Fundamentally my best guess is that you are having problems getting clean shutdowns. If SBR is downing your entire cluster it's because it is getting to a point where there are more unreachable nodes than live clusters.

As an example, what might be happening:

You have 4 live nodes and want to upgrade.
DC/OS kills the first node. For some unknown reason you aren't getting a clean shutdown so the node is marked as unreachable. (Essentially the cluster, because it wasn't a clean shutdown doesn't node if the node still exists but is unresponsive and/or behind a partition.) There are 3 live nodes and one unreachable.
DC/OS starts the second node. Perhaps it takes a while to boot your application. So you have 3 live nodes, one unreachable node, and 1 unready node.
DC/OS kills another node. So you have 2 live nodes, 2 unreachable nodes, and 1 unready node. At this point SBR can no longer guarantee that you haven't had a network partition because you don't have majority. At this point, in order to prevent corruption, it must stop the cluster.

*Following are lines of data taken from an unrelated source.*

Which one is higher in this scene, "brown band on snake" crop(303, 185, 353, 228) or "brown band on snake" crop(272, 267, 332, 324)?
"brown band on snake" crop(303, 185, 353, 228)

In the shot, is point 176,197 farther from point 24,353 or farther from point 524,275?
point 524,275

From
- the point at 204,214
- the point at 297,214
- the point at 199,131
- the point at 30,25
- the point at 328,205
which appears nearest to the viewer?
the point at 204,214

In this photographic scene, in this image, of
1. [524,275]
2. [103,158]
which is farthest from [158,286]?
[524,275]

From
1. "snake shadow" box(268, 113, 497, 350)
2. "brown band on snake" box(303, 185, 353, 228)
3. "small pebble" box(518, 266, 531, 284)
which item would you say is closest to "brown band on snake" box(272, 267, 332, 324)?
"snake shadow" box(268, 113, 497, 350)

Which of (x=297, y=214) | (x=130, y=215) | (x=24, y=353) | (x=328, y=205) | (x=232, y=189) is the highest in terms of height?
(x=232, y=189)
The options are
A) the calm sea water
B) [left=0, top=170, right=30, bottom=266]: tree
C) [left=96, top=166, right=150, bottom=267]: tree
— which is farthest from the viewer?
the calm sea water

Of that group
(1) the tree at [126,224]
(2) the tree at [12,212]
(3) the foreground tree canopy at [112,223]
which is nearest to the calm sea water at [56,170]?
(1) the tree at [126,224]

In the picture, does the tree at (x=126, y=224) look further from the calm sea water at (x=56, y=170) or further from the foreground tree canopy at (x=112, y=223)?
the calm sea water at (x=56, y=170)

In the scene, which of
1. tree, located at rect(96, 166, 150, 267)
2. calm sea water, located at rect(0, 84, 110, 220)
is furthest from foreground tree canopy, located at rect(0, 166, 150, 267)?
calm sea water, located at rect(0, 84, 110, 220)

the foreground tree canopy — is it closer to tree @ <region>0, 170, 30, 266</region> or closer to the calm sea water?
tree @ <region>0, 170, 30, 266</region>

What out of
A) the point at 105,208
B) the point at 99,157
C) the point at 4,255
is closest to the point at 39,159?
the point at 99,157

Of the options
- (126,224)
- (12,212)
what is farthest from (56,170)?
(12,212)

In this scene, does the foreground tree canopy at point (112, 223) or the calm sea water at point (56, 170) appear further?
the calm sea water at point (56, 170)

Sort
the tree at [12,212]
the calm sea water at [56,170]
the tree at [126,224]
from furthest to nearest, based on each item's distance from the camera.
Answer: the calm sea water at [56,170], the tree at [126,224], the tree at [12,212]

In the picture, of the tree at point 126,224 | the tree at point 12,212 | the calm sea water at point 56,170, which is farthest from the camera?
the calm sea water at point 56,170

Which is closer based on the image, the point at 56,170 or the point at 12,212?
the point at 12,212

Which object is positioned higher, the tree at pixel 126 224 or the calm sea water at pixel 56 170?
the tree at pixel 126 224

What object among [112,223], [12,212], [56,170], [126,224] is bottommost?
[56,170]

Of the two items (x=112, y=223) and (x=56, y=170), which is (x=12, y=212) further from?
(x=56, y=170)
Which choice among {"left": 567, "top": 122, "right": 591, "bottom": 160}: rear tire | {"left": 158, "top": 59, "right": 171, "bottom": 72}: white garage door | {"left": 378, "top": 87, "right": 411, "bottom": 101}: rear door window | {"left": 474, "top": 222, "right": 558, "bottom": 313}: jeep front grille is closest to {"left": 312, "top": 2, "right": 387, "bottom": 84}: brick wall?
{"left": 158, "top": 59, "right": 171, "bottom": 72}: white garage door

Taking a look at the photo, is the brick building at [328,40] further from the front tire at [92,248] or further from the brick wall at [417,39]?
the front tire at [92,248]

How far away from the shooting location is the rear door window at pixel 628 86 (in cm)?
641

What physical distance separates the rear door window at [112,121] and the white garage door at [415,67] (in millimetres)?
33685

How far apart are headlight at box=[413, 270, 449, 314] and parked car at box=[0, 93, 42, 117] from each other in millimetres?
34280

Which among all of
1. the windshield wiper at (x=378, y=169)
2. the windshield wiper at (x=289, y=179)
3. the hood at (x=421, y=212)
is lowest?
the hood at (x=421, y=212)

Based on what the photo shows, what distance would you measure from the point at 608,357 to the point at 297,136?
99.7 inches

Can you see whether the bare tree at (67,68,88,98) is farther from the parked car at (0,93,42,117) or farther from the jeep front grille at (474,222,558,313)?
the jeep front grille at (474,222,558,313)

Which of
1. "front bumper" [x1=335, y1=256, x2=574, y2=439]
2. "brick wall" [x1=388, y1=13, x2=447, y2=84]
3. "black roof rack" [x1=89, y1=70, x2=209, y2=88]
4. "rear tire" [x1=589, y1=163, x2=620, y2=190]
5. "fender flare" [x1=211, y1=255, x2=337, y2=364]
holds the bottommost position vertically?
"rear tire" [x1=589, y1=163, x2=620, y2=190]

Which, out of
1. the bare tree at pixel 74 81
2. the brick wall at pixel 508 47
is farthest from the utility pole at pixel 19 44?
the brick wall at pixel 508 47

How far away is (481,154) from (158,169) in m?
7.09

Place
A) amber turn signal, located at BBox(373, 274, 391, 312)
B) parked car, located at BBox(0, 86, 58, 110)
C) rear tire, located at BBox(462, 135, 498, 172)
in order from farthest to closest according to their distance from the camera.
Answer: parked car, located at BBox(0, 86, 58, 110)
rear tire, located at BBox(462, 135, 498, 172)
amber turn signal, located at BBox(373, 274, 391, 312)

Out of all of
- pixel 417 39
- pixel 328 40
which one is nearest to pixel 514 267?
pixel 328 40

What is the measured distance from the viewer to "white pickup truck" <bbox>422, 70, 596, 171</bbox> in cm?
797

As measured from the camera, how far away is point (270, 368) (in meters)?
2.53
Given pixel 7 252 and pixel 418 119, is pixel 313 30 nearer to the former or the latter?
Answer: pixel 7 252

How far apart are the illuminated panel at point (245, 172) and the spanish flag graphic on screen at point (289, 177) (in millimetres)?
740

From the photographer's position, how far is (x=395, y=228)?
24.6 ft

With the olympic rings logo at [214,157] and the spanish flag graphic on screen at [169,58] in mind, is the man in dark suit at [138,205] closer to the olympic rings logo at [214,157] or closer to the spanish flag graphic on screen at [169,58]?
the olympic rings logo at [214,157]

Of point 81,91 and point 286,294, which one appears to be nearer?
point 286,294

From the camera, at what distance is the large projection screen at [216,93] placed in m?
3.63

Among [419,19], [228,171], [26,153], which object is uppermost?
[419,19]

So, I would recommend the following:

I don't know the details of DC/OS well enough but you probably need to slow down your rolling upgrades. In K8S I'd use something like MinReadySeconds.
You may want to consider a fifth node. Odd numbers are better because it makes majority easier to determine.
If you continue to have problems you'll need to provide more logs from the SBR decision.

SBR is the answer here. I realize that you aren't having real network partitions, but the fact that you are having unreachable nodes means that the Akka Cluster is unable to tell if there are network partitions or not and that's the root cause of the problem.